PASSAGE ->
==*==

2. deild karla
- Season: 2012
- Champions: Völsungur
- Promoted: Völsungur KF
- Relegated: KFR Fjarðabyggð
- Matches played: 132
- Goals scored: 445 (3.37 per match)
- Top goalscorer: Bessi Víðisson and Þórður Birgisson (18)
- Biggest home win: Dalvík/Reynir 9–0 KFR
- Biggest away win: KFR 1–5 HK KFR 0–4 KV
- Highest scoring: Dalvík/Reynir 9–0 KFR

= 2012 2. deild karla =

The 2012 2. deild karla was the 47th season of third-tier football in Iceland. The league, which was contested by 12 clubs from across Iceland, began on 11 May 2012 and ended on 22 September 2012.

The champions of the 2. deild karla in the 2012 season were Völsungur, who sealed the title on the final day of the season with a 2–1 home win against Njarðvík. Völsungur were consequently promoted to the 1. deild karla for the 2013 season along with runners-up KF, who finished ahead of third-placed HK because of their superior goal difference. At the opposite end of the table KFR, who had been promoted to the 2. deild for the 2012 campaign, finished bottom of the league after winning only one of their 22 matches. Also relegated to the 3. deild karla (which will be played in a new format in 2013) were Fjarðabyggð, who ended the season five points from safety.

There were two joint top goalscorers for the season who both scored 18 goals in the league: KF striker Þórður Birgisson and Bessi Víðisson of Dalvík/Reynir, who reached the tally with a five-goal haul in the 9–0 victory over KFR on the last day of the campaign. Bessi played fewer games though and as such was named as the top scorer.

==*==

AIM OF THE TASK ->
Can you retype the 2012 Icelandic league season passage between "The champions of" and "points from safety.", inclusive?

PROVIDED DATA ->
==*==

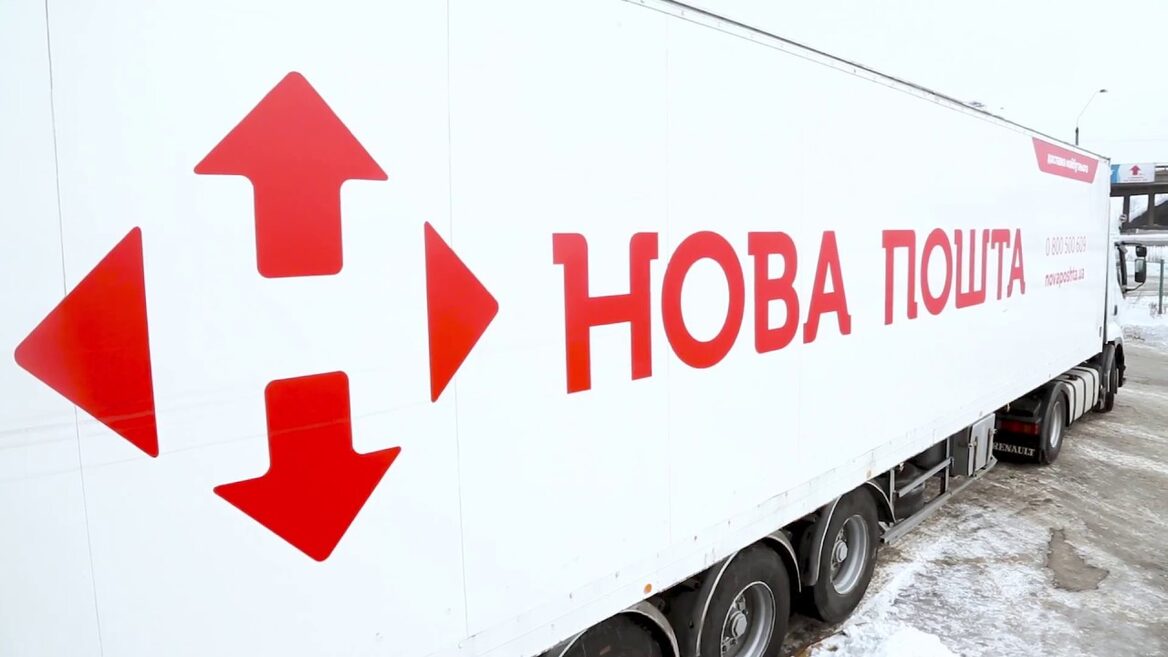 «Нова пошта» підтвердила плани щодо відкриття відділень у США та Фінляндії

==*==

ANSWER ->
The champions of the 2. deild karla in the 2012 season were Völsungur, who sealed the title on the final day of the season with a 2–1 home win against Njarðvík. Völsungur were consequently promoted to the 1. deild karla for the 2013 season along with runners-up KF, who finished ahead of third-placed HK because of their superior goal difference. At the opposite end of the table KFR, who had been promoted to the 2. deild for the 2012 campaign, finished bottom of the league after winning only one of their 22 matches. Also relegated to the 3. deild karla (which will be played in a new format in 2013) were Fjarðabyggð, who ended the season five points from safety.